Les possibles retours restent la préoccupation principale. Depuis 2012, fedpol a déjà prononcé 22 interdictions d’entrée sur le territoire à l’encontre de combattants djihadistes. La propagande de l’État islamique encourage ses partisans à exporter le terrorisme dans le monde occidental, rappellent les patrons du SRC et de fedpol. Un djihadiste francophone de l’EI a ainsi clairement cité la Suisse comme cible potentielle, avec d’autres Etats. Mais les spécialistes restent prudents. «Il est peu probable que des djihadistes aient reçu la mission de s’attaquer à la Suisse ou aux intérêts de la Suisse», relève le rapport. Par contre, le SRC part du principe que les intérêts des pays actifs dans la coalition anti-EI sont la cible d’une menace en augmentation sur territoire suisse.

Les aéroports suisses restent prisés comme lieu de transit. Des combattants djihadistes français ont par exemple été renvoyés d’Istanbul vers Genève, d’où ils ont été remis aux autorités françaises.

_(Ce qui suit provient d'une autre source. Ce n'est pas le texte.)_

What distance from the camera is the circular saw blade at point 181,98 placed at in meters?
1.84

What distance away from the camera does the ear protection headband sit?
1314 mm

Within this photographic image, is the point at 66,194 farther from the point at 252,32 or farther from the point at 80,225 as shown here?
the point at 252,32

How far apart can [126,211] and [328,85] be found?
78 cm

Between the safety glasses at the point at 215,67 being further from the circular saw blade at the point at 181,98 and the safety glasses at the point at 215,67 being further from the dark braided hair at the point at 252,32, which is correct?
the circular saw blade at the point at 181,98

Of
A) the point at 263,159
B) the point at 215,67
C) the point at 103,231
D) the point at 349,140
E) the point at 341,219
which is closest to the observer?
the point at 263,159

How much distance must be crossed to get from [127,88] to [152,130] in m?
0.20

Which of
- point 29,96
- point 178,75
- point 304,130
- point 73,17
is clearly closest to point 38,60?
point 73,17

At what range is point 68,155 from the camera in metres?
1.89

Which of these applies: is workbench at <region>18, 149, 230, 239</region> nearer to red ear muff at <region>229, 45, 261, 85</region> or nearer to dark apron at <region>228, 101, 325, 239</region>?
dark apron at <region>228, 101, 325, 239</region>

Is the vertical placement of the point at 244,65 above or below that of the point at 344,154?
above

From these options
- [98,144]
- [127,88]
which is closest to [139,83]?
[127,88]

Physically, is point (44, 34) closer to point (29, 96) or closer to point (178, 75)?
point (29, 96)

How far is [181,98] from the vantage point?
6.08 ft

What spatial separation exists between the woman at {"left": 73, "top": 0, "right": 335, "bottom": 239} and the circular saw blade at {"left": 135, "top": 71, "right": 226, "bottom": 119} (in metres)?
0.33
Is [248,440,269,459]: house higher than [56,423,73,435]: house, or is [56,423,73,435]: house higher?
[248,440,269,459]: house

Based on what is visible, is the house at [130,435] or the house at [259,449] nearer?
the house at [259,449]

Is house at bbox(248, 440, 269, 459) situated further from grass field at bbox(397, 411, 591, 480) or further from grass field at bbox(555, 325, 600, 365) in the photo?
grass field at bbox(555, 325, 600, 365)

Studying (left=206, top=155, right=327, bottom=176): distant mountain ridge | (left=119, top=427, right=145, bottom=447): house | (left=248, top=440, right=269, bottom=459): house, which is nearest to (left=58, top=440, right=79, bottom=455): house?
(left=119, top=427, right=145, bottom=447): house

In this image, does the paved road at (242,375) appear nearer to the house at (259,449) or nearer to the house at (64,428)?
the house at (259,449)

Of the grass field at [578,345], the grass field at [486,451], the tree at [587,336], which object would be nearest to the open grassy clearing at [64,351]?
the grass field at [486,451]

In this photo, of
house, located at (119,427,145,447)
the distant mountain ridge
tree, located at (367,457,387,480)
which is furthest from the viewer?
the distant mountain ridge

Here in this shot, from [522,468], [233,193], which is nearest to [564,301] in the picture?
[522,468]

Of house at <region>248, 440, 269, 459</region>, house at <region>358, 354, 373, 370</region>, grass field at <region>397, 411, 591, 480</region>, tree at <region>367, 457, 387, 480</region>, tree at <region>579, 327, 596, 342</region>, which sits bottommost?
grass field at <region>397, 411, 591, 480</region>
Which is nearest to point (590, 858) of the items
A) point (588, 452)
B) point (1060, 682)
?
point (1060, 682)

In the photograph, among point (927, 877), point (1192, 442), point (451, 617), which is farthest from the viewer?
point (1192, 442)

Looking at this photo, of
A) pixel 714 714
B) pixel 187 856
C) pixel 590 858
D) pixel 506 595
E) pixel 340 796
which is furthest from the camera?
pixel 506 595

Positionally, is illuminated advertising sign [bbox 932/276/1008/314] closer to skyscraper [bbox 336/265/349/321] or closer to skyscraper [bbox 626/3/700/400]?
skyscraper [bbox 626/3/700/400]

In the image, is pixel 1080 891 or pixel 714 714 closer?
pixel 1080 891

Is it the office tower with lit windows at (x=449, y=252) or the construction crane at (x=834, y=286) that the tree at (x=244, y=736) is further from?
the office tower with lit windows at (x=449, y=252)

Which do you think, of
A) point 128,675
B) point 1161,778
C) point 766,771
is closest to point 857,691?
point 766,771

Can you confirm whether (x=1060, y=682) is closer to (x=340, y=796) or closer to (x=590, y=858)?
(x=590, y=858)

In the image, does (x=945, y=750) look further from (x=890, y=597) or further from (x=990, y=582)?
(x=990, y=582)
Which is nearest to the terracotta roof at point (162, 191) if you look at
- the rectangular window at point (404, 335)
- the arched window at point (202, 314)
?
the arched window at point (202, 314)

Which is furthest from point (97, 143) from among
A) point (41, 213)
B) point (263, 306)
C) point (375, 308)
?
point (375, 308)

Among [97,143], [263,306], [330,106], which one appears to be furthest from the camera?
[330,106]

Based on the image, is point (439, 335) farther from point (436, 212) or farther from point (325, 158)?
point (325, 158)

Pour éviter tout risque terroriste émanant de requérants d’asile, le SRC vérifie les dossiers des ressortissants de certains pays, dont la Syrie. Sur ce plan également, il y a du nouveau: la liste des pays de provenance à partir desquels un contrôle systématique est mené vient d’être élargie, le mois dernier.

Prévention frileuse

Tetra n’a par contre pas bougé d’un iota concernant les permanences téléphoniques. Le Conseil fédéral s’est très clairement positionné contre une hotline ou une helpline «spécial djihad». Idem en qui concerne la mise sur pied d’un programme national qui viserait spécifiquement la prévention du djihadisme: pour les autorités, s’appuyer sur les structures actuelles, locales, est suffisant. La question d’un programme de déradicalisation pour les djihadistes qui reviendraient de zones de combat, elle, demeure.

Le premier rapport de Tetra a été rendu en février 2015. Dirigée par fedpol, la taskforce regroupe le Renseignement, le Ministère public de la Confédération, la Direction politique et celle du droit international public des Affaires étrangères, le Corps des gardes-frontières, le Secrétariat d’État aux migrations, l’Office fédéral de la Justice, la police aéroportuaire de Zurich, ainsi que des commandants des polices cantonales et le délégué du Réseau national de sécurité.